We acknowledge the bias potential inherent to using a specific model (SD1.4). To test our method in this regard, we evaluated our approach on over 100K generated and 100K real images across 20 generation techniques – some introduced after SD1.4. Our approach shows strong generalization to unseen generation techniques (Fig. 5, Table 1), providing thorough evidence that it is not confined to the biases of SD1.4.

A4 : Another important concept that requires an illustration is the concentration of measure, which describes how high-dimensional Gaussian samples concentrate around a sphere - a phenomenon critical to our derivations.
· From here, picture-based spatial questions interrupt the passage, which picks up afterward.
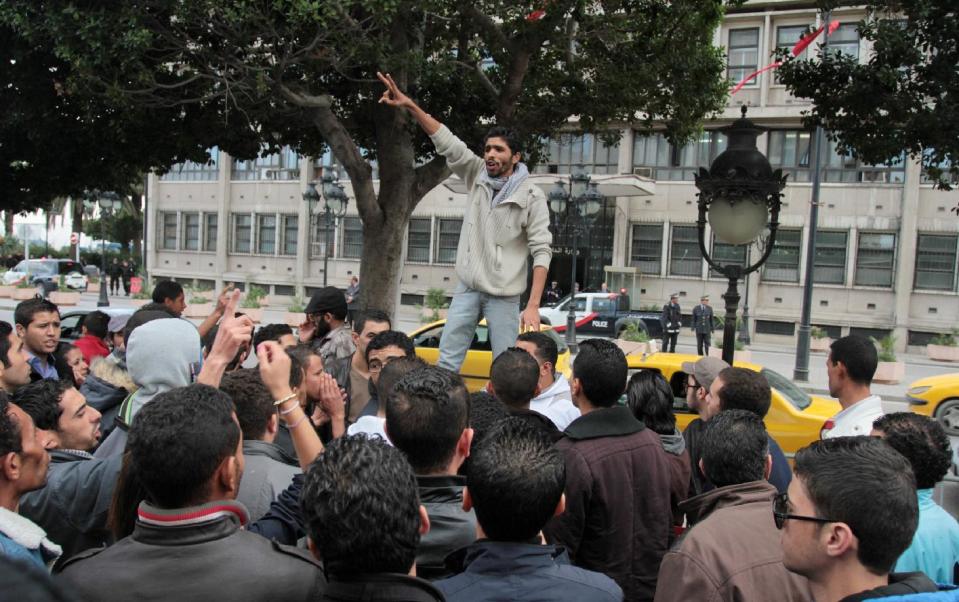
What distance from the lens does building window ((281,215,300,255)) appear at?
132 feet

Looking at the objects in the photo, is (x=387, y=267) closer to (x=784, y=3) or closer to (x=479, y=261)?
(x=479, y=261)

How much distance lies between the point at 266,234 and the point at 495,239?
37.4m

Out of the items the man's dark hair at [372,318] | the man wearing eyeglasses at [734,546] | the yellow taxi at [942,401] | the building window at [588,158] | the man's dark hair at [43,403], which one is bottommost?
the yellow taxi at [942,401]

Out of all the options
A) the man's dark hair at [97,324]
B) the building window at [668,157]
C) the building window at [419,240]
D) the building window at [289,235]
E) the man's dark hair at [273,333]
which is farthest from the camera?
the building window at [289,235]

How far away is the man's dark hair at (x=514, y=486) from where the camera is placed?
2355 mm

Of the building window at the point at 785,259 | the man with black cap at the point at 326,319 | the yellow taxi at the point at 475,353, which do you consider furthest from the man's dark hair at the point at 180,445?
the building window at the point at 785,259

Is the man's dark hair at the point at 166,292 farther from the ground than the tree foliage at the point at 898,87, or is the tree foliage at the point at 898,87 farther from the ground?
the tree foliage at the point at 898,87

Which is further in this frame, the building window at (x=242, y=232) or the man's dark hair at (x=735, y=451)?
the building window at (x=242, y=232)

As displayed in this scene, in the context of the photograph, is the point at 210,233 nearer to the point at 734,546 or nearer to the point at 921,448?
the point at 921,448

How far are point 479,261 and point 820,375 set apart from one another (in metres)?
18.8

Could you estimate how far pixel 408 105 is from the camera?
526cm

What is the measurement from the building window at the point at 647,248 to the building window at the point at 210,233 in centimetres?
2191

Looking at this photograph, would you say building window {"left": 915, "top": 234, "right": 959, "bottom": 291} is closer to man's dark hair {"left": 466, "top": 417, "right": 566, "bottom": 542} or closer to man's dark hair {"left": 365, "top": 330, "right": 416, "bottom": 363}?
man's dark hair {"left": 365, "top": 330, "right": 416, "bottom": 363}

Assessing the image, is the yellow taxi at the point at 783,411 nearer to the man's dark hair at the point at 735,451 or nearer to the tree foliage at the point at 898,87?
the tree foliage at the point at 898,87
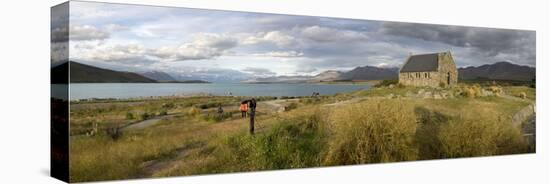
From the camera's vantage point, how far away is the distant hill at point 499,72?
11594mm

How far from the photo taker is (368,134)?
32.9 ft

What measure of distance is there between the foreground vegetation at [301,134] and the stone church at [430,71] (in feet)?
0.71

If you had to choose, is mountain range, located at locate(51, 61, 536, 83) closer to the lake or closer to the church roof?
the lake

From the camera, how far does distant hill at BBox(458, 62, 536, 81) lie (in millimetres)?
11594

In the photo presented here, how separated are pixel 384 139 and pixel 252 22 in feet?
9.29

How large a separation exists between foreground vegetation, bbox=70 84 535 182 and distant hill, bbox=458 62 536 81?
0.75 ft

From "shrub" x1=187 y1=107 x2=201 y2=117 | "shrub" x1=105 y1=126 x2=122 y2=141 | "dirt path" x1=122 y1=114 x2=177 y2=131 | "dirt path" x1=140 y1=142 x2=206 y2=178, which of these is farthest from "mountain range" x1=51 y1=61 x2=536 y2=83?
"dirt path" x1=140 y1=142 x2=206 y2=178

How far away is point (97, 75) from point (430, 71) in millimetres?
5769

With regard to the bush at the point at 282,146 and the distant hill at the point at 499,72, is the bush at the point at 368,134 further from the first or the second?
the distant hill at the point at 499,72

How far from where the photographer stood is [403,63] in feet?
35.8

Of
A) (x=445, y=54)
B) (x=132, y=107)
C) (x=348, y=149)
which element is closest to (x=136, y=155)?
(x=132, y=107)

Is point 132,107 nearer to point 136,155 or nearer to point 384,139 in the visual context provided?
point 136,155

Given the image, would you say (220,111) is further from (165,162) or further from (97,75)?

To this end we added an additional 2D illustration in Fig 4.c as follows:

1. For a $d$-dimensional $\epsilon\sim\mathcal{N}(0,I)$ we obtained the $\chi$-distributed $E\|\epsilon\|$, $\mathrm{Var}(\|\epsilon\|)$ (norm’s mean and variance).

2. We visualized corresponding 2D samples scaled to have these mean and variance of their norm, effectively simulating the phenomenon in 2D.

As $d$ increases, the radius becomes larger, and the variance converges, empirically illustrating the expected “thin shell” spherical distribution.

References

[1] Song & Ermon, NeurIPS 2019, "Generative modeling by estimating gradients of the data distribution"

[2] Mitchell, et al., ICML 2023, "Detectgpt: Zero-shot machine-generated text detection using probability curvature"

[3] Zahra Kadkhodaie et. al, ICLR 2024, “Generalization in diffusion models arises from geometry-adaptive harmonic representations”

[4] Epstein et. al, ICCV 2023 “Online detection of ai-generated images”

[5] Ojha et. al., CVPR 2023, “Towards universal fake image detectors that generalize across generative models”

Thanks for the detailed clarification. I have checked the revised materials. As my concerns are addressed, I will raise my rating accordingly.